Godelieve Schrama plays the entire harp repertoire. She has mastered the various playing styles down to the minutest details, focusing intently on serving the music. Schrama has garnered praise for her clear, lucid performances, which give free rein to all the accents and nuances embodied in a given work. In 1996, she was awarded the Dutch Music Prize – the highest distinction conferred on classical musicians in the Netherlands – for her work.
Schrama has a preference for challenging pieces that do justice to the expressive potential of the solo harp. Accordingly, she is constantly exploring all manner of compositions, assessing their power of expression as it can be conveyed by the harp. This is an ongoing process, one that sometimes transports her to unexpected places in music history.
‘As an independent musician, I have the freedom to choose my own repertoire and the partners with whom I collaborate based on the unwavering criteria of quality, professionalism and expressivity. I very much enjoy difficult pieces. One learns so much when intensely involved with a complex score. What is it that the composer wishes to communicate? It’s interesting to figure that out by gradually making the piece your own. I also enjoy working on unusual repertoire and am always on the lookout for compositions which were originally scored for other instruments but which also work well on the harp.’
Schrama has recorded a number of CDs, which demonstrate the scope of her abilities, ranging from monumental works by such composers as Britten, Fauré and Ginastera to pieces originally written for harpsichord by Scarlatti, Haydn and Soler. She has also recorded various works written specially for her by composers including Willem Jeths, Roel van Oosten and Sıdıka Özdil.
Her latest CD recording, featuring sonatas by Antonio Soler, received the following praise:
‘Although Antonio Soler (b. 1729, d. 1783) originally wrote these twelve sonatas for harpsichord, the harp lends to them a lustre that the relatively dry sound of the harpsichord lacks.
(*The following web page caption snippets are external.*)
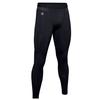 Under Armour Training Fitness Pants Men Bottoms Black 1327648-001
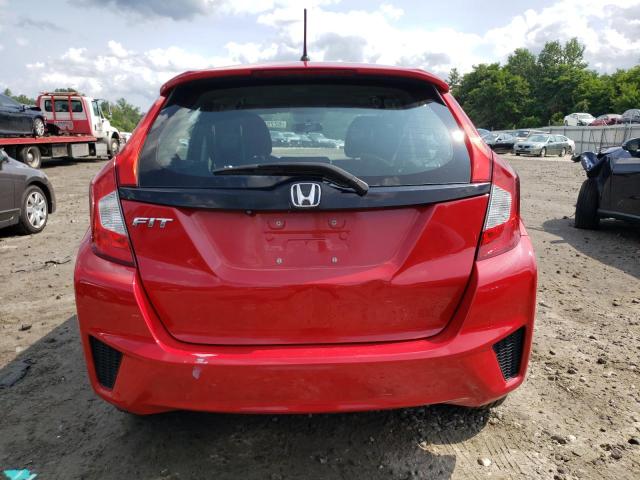 Photo 5 VIN: 3HGGK5G58GM702678 - HONDA FIT LX 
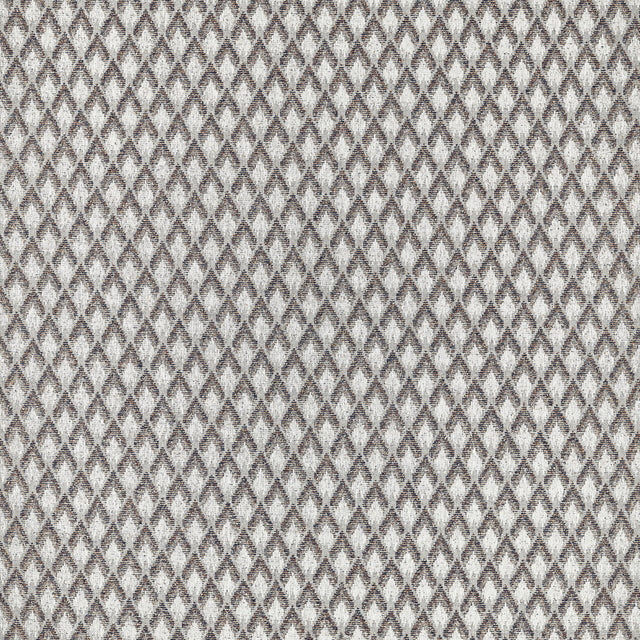 Clarke & Clarke TORRE DENIM/RUST Upholstery Fabric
Add to that Godelieve Schrama’s musical, sensitive, clear and above all lucid interpretation, and you have twelve beautiful little gems at hand.… She pays tribute to these sonatas by placing just the right accents, emphasizing the sonatas’ vocal quality, being responsive to their charming details and bringing out their subtlety.’
Luister, March/April 2011
‘The Dutch harpist Godelieve Schrama gives breezy yet fascinating performances, and her supreme mastery of the instrument makes the music sing with unbounded bliss.’